Collected data entries:
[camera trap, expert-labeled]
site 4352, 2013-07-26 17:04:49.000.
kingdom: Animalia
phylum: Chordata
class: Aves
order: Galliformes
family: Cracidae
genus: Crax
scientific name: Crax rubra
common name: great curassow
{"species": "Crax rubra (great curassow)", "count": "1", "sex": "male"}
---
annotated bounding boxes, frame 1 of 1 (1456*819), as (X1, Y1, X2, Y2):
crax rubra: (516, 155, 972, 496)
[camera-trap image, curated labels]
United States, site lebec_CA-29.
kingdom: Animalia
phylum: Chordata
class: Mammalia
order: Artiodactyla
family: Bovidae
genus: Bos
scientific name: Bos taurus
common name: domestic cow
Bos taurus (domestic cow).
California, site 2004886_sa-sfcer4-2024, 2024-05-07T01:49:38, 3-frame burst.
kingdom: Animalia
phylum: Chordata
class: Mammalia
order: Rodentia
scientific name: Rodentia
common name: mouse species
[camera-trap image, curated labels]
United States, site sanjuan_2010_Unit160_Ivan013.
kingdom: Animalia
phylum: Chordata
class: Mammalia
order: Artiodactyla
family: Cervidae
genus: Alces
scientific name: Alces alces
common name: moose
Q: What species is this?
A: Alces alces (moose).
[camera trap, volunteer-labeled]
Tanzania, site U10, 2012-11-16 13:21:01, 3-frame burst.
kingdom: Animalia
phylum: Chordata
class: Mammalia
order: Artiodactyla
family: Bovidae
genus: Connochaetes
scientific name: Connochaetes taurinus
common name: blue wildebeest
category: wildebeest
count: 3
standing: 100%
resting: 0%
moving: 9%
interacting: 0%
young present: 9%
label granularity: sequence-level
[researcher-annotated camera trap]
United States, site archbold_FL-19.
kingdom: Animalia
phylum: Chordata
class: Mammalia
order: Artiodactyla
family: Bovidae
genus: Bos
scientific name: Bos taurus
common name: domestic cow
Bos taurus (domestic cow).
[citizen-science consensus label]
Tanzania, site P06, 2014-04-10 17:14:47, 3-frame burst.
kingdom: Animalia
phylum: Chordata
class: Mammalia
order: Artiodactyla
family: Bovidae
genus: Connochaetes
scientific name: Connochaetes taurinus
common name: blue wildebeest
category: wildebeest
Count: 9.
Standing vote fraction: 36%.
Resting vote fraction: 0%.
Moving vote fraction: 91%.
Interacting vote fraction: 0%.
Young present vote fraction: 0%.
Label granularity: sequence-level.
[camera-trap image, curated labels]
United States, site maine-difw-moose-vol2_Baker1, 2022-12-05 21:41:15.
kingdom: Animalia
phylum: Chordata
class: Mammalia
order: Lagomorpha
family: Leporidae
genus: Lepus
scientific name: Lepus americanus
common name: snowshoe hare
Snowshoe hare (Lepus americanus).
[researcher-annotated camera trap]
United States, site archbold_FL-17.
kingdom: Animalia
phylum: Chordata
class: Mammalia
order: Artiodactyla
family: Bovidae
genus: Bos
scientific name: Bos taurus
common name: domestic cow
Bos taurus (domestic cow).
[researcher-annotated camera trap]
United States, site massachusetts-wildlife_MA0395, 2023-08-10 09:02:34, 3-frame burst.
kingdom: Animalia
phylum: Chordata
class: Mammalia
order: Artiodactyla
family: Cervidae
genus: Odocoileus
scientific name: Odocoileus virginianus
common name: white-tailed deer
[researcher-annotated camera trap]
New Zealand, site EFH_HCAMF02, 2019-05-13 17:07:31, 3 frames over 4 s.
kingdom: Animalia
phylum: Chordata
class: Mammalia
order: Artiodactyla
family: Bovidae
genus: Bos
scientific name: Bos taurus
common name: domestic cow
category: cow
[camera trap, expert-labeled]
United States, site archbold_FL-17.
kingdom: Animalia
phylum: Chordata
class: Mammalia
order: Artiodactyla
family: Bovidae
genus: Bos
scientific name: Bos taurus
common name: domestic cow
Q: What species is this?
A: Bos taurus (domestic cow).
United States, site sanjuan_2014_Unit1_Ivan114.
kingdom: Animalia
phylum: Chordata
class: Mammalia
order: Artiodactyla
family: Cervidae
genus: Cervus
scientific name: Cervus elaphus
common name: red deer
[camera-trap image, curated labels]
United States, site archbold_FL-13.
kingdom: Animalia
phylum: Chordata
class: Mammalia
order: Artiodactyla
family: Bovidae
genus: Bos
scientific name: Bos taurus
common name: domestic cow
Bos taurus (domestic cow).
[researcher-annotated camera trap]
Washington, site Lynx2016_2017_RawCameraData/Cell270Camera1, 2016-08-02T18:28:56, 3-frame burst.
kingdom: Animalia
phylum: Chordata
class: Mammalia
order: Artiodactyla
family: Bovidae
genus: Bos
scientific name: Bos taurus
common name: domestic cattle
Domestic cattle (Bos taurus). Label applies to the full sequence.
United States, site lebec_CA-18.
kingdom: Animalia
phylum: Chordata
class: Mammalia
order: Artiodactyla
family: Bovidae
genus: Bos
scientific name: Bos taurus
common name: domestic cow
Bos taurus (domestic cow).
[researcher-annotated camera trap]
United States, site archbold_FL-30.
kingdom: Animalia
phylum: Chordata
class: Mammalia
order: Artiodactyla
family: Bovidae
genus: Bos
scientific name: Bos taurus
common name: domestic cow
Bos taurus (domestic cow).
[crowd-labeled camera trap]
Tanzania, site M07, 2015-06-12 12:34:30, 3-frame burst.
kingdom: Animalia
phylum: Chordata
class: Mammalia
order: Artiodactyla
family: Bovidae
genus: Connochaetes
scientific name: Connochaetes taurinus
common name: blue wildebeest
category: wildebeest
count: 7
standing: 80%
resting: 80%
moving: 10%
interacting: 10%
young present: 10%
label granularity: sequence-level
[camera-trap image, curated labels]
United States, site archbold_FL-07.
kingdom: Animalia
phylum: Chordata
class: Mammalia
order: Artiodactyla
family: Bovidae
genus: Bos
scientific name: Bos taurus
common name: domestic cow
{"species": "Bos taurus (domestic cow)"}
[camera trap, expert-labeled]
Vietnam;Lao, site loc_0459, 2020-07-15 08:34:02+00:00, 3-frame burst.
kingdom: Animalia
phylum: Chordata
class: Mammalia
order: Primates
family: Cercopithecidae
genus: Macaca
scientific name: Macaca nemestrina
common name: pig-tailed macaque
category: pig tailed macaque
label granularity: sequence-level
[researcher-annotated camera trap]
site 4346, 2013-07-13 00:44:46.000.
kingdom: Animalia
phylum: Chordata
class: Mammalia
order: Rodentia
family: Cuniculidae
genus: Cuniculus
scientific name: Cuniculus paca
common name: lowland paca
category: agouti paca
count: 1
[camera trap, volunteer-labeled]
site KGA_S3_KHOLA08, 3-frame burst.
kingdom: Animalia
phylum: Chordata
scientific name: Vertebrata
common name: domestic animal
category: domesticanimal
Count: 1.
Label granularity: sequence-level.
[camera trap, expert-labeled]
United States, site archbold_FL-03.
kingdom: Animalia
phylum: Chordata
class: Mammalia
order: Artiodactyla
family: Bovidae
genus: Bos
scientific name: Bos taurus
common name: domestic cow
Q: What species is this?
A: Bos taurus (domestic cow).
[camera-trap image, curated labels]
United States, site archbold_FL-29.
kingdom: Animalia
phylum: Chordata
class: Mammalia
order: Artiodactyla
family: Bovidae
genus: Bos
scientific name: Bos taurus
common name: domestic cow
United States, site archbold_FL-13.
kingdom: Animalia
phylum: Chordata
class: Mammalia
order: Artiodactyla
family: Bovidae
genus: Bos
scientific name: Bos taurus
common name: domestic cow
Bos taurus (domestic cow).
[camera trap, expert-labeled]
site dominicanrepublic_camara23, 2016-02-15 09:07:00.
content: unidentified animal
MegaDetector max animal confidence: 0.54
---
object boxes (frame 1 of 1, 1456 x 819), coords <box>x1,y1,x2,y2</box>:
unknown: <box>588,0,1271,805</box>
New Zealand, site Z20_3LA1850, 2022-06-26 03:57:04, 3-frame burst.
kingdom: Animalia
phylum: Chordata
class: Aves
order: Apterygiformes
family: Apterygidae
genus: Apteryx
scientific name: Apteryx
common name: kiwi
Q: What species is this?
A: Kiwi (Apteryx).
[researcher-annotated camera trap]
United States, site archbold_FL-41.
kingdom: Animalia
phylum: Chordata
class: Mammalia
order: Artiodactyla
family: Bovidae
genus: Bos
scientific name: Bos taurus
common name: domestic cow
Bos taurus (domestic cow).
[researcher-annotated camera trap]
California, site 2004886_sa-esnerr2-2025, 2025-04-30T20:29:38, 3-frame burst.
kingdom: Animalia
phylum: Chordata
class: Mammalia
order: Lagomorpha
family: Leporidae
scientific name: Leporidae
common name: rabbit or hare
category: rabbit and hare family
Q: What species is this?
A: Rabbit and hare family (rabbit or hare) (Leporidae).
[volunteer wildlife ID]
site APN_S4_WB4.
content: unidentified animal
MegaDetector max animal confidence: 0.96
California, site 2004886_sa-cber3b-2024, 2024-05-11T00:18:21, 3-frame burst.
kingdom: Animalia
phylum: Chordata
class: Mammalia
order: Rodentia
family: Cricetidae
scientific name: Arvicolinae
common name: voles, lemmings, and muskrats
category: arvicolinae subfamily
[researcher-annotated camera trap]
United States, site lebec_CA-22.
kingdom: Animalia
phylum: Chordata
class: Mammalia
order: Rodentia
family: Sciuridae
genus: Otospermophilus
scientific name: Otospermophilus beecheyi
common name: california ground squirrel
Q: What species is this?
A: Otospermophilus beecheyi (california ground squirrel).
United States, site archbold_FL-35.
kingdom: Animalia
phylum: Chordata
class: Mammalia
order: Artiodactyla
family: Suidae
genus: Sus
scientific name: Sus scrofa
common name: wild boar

**WHAT YOU NEED TO DO:** Return each line from the data where the string "MegaDetector" can be found.

**RESPONSE TO THE EXERCISE:**
MegaDetector max animal confidence: 0.54
MegaDetector max animal confidence: 0.96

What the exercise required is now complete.